When contractors arrived on Tasman Island in 1904 to plan construction of Australia’s highest lighthouse, they were – in the polite tone of the day – “forcibly impressed by the natural difficulties”. The challenges posed by this towering, gale-flattened chunk of rock south of Tasmania’s Tasman Peninsula are still apparent. Below sheer, almost 300m high vertical cliffs churns a frequently raging ocean, while the winds have been known to shake the cast iron-plated lighthouse and blow parts of buildings into the ocean.
I feel a little bit of a fraud, then, arriving on this remote speck of land by air, on a gleaming new helicopter. To complete the insult to those hardy contractors, the sea is flat, the wind non-existent and the sun pleasantly warm on an early summer’s day.
Few Tasmanians, much less anyone from further afield, have the privilege of visiting and strolling on this far-flung outpost. The experience has recently been added as an optional grand finale to a three-day Walk Three Capes tour offered by Life’s An Adventure.
“Every tour we offer throughout Australia has a ‘wow’ experience with a third-party operator,” explains the company’s chief executive, Mark Norek. In this case, that’s Hobart-based Rotorlift, which has exclusive rights to land on the 1.2sq km island, part of the Tasman National Park. And “wow” is definitely the word.
The visit includes time to stroll around the lighthouse, keepers’ cottages (under various stages of restoration) and surrounds. While the island is beautiful, its northern coast also offers jaw-dropping vistas of Cape Pillar and The Blade, a jutting, elevated, thin crest of Jurassic dolerite on mainland Tasmania that forms part of the nation’s tallest sea cliffs.
Island and mainland are separated by the narrow Tasman Passage, sometimes called the “hole in the wall” by sailors who must decide whether to try their luck going through it, or else sail around the island and potentially face more hostile southerly conditions.
Our pilot, James, acts as guide and safety officer.

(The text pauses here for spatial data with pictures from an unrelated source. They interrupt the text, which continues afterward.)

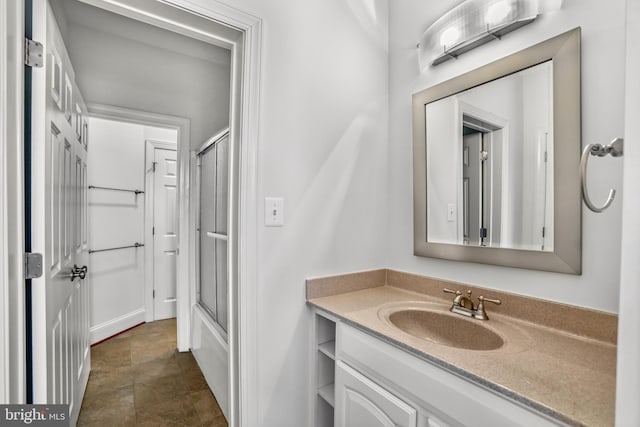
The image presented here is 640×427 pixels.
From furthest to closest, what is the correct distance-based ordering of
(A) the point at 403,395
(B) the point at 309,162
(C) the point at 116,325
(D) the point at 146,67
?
1. (C) the point at 116,325
2. (D) the point at 146,67
3. (B) the point at 309,162
4. (A) the point at 403,395

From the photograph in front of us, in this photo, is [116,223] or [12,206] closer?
[12,206]

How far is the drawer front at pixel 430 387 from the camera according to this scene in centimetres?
73

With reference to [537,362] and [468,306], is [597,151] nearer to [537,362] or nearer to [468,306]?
[537,362]

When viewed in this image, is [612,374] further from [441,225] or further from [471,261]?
[441,225]

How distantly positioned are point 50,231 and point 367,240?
1.33 m

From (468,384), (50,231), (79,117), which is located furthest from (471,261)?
(79,117)

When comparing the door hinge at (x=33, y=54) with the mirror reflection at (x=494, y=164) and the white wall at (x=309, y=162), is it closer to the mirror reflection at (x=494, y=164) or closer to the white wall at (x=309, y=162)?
the white wall at (x=309, y=162)

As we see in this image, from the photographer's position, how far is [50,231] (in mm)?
1123

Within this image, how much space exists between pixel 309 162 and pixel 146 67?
67.3 inches

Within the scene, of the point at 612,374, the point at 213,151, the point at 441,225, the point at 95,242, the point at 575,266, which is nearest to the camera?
the point at 612,374

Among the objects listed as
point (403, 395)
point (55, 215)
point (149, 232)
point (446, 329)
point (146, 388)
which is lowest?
point (146, 388)

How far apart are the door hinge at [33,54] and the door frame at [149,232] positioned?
2580 millimetres

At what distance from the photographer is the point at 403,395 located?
98 cm

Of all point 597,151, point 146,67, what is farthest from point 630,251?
point 146,67
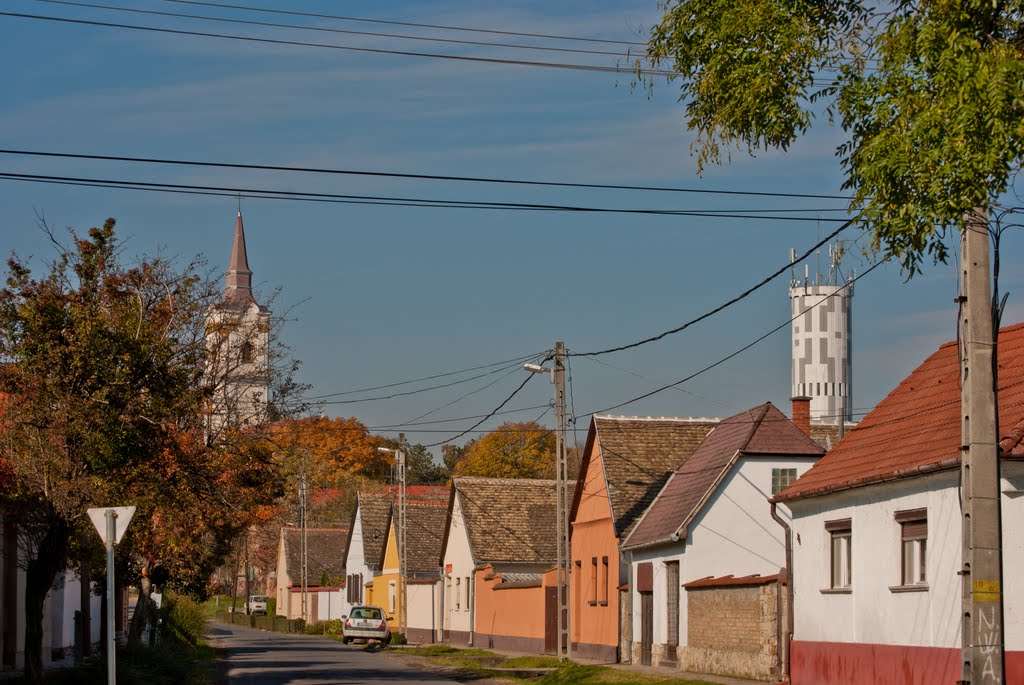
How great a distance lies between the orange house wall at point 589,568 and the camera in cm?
3619

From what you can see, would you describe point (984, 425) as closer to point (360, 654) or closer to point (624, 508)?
point (624, 508)

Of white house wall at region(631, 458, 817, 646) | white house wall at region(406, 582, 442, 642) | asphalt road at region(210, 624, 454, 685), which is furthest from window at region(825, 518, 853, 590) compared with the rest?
white house wall at region(406, 582, 442, 642)

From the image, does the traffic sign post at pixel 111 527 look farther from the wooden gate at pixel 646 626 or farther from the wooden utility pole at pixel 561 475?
the wooden gate at pixel 646 626

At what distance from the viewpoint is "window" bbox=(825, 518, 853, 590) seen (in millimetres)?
21953

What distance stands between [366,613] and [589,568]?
16396 mm

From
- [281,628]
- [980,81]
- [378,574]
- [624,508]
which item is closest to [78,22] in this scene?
[980,81]

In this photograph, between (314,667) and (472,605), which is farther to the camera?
(472,605)

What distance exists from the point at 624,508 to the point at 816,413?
121658 millimetres

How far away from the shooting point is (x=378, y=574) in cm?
6812

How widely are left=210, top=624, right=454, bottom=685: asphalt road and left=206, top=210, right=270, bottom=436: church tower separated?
5765 mm

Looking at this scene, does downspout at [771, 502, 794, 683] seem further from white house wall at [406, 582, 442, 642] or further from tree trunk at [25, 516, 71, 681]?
white house wall at [406, 582, 442, 642]

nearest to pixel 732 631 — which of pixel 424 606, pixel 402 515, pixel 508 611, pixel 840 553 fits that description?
pixel 840 553

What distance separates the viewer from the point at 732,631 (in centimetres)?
2722

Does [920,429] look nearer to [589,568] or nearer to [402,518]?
[589,568]
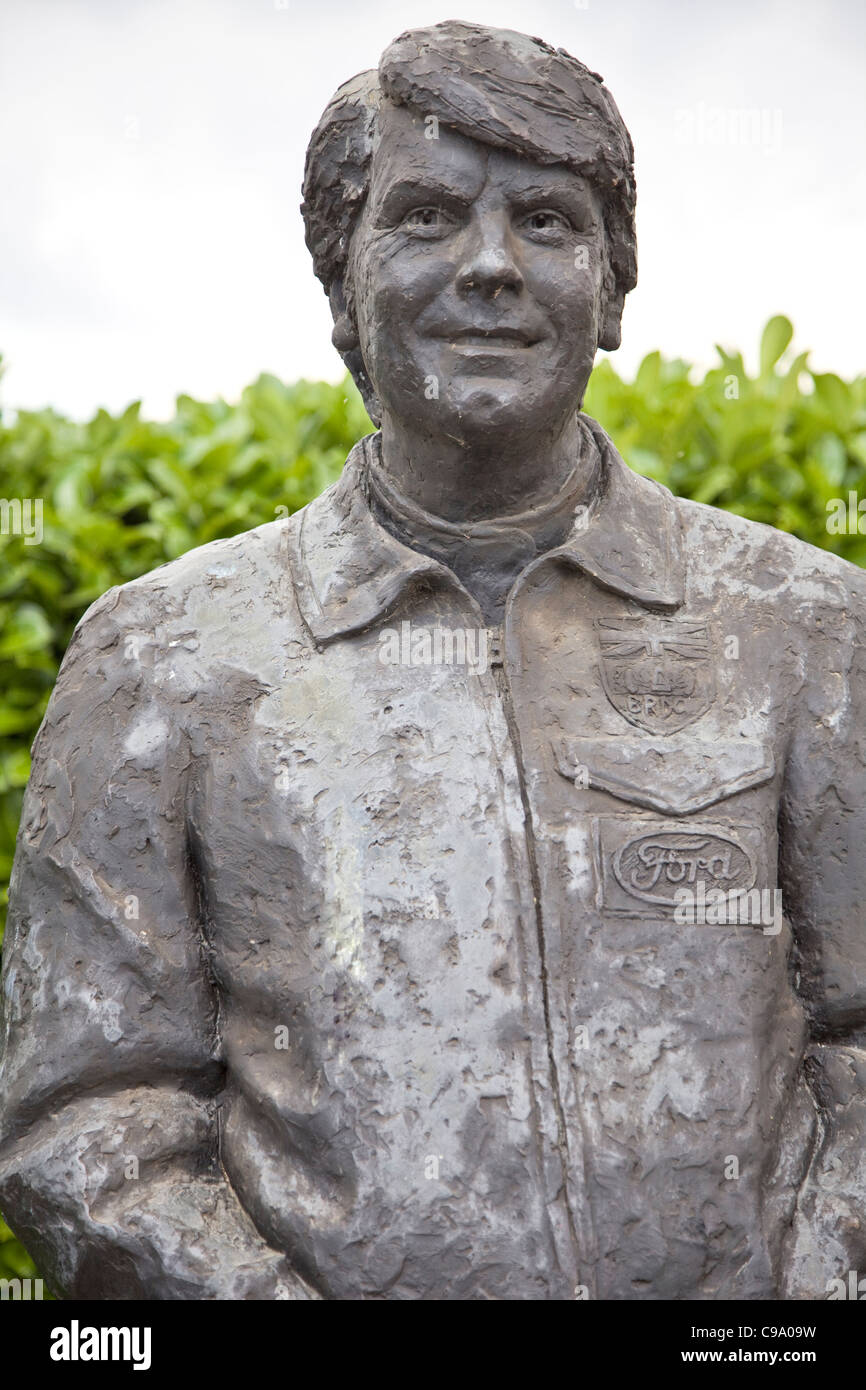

Some of the buildings contain asbestos, while remnants of old cliff-face haulage systems are hidden beneath regrown vegetation, waiting to trip the unsuspecting tourist.
It is a brief, blissful sojourn in another world. The scale of the cliffs and rock formations is overwhelming. Sea eagles are often sighted, so too migrating whales, as well as dolphins and seals.
Flocks of up to 500 sheep once grazed the island, the unfortunate among them occasionally falling to a watery grave. These days, the native vegetation is making a comeback and smaller animals such as skinks and woodland birds reward the quick-eyed observer.
A collection of items in one of the keepers’ cottages provides glimpses of the isolated life and work of the families who lived here before the 29m lighthouse was automated in 1976.
Even with a chopper awaiting, the sense of isolation is profound. It is said the carrier pigeons that provided a link with the mainland for the first 20 years of lighthouse keeping were reluctant to leave the island. On such a still, glorious day, I can empathise; I would like to stay for a few weeks, at least.
Groups are limited to four, making the experience not only a fitting reward after three days of hikes but an intimate one. The concept is in keeping with the philosophy of walking tours offered by Life’s An Adventure. The company eschews construction of new, unnecessary infrastructure in protected places, preferring in the case of Three Capes to essentially operate day walks from the comfortable Stewarts Bay Lodge.
This liberates walkers of heavy packs and ensures evening meals of fine Tasmanian produce and wine. It also means this Three Capes walk – unlike others – takes in Cape Raoul, the third cape missing from the 46km Three Capes Track.
There may be few “natural difficulties” to overcome in visiting Tasman Island this way, but the experience will leave you as “forcibly impressed” as those brave contractors.
In the know
Life’s An Adventure offers three-day Three Capes pack-free guided walks, staying at Stewarts Bay Lodge; from $1699 a person, twin-share. The “heli hike” on Tasman Island is an optional extra on the last day; $395 a person.
Rotorlift conducts three-hour Tasman Island helicopter tours from Hobart Airport; from $1075 a person. Picnic hampers available for purchase.
Matthew Denholm was a guest of Life’s An Adventure and Rotorlift.